Nana: Of course I do, when you send them swarming around my head like mosquitoes.
Nina: Nana, stop bursting them. They’re so pretty. Can’t you see how the different colors wiggle and shimmer on their surface. It’s because the waves of different frequencies interfere in different ways. The visibility of the colors that interfere constructively is enhanced, while the colors that interfere destructively are suppressed making the bubble colorful even when it is exposed only to white light.
Nana: Are you a poet or a scientist now?
Nina: Who says I can’t be both?
Nana: Who says you can be either? Ouch, that one burst in my eye. Ouch, ouch, my eye is burning.
Nina: Don’t be such a baby, Nana. Perhaps, you would prefer the everlasting bubbles? I was reading about them, and that’s what reminded me how much I like blowing bubbles.
Nana: Allow me to burst your bubble. Everlasting bubbles is an oxymoron. All you need to do to burst a bubble, is thwack it.

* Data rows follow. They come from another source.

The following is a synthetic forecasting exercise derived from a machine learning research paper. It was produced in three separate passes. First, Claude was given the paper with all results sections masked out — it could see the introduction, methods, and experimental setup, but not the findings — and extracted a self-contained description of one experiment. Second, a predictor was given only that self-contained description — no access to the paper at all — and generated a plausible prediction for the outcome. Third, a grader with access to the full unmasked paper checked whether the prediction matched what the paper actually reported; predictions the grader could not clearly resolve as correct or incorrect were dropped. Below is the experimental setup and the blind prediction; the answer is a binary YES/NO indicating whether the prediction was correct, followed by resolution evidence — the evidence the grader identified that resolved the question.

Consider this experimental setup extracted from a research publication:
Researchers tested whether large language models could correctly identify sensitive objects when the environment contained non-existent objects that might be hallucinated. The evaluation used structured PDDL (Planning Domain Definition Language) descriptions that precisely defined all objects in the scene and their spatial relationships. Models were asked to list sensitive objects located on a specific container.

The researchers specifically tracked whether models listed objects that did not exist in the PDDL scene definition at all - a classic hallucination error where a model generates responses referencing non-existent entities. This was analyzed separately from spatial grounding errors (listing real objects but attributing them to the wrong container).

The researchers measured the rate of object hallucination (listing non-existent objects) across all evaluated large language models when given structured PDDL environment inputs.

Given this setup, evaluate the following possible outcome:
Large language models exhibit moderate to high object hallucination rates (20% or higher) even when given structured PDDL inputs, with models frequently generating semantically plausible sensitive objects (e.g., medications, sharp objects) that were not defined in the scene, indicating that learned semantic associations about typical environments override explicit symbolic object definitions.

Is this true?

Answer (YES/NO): NO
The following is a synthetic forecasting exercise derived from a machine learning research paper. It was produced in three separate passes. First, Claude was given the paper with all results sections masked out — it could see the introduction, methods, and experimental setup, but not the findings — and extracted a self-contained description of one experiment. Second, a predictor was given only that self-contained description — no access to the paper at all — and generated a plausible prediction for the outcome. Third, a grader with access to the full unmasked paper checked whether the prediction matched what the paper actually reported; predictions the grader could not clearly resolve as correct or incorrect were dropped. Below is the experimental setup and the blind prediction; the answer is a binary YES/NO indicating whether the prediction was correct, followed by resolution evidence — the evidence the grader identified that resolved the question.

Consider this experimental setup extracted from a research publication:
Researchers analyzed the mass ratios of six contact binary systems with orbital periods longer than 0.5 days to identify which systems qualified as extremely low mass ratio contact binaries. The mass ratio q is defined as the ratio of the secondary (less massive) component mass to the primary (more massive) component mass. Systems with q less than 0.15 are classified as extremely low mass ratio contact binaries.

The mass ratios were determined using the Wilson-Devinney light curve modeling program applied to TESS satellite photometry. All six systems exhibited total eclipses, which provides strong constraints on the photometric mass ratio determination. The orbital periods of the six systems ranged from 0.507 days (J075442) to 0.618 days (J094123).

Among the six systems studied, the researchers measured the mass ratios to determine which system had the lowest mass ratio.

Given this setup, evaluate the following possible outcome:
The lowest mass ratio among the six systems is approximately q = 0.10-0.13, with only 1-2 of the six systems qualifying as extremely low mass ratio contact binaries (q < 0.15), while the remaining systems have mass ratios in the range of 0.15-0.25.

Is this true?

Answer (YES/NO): NO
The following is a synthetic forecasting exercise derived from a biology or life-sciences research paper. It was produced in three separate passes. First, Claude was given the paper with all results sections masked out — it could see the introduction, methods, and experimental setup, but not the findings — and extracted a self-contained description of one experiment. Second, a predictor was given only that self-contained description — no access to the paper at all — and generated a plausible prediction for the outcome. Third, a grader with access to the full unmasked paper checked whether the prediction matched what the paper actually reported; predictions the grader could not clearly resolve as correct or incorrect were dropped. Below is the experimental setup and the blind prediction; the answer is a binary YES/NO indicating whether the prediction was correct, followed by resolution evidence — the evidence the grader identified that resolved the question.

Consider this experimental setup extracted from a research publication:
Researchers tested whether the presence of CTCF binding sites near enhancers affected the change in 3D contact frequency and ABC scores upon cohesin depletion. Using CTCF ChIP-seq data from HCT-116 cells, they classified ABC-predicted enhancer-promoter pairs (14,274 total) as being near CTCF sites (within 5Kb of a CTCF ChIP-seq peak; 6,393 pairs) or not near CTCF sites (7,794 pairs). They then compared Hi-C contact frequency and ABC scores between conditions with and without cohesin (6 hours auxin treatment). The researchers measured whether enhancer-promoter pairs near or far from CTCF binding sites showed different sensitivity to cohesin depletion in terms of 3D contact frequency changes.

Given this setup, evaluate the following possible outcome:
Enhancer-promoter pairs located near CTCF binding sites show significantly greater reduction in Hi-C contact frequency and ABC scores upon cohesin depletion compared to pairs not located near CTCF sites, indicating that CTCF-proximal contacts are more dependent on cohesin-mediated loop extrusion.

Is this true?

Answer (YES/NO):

Nina: Actually Nana, you don’t even need to do that. Soap bubbles are ephemeral, even if we leave them alone. In a little while, most of the water content of the soap bubble goes to the bottom because of gravity, straining the thin film and causing the bubble to burst. Evaporation also weakens the bubble.
Nana: See, there’s no such thing as an everlasting bubble.
Nina: True. That was merely hyperbole. But scientists have designed a bubble, that if left alone, can last more than a year.
Nana: A year!! No way!!
Nina: Way! These bubbles were not made using soap water, but a mixture of microscopic plastic particles, water and glycerol. The glycerol absorbs water from the atmosphere and balances water loss due to evaporation.
Nana: But what about the water going to the bottom?
Nina: That’s where the plastic micro-particles come in. They cling to the water molecules maintaining an even thickness all over the bubble.
Nana: But what use is all this? It is too elaborate to make for kids to have fun with, which is probably the only use of soap bubbles. Seems like a pointless, complicated, overrated balloon. Are scientists wasting tax payer money for such silly projects? You seem to be contagious.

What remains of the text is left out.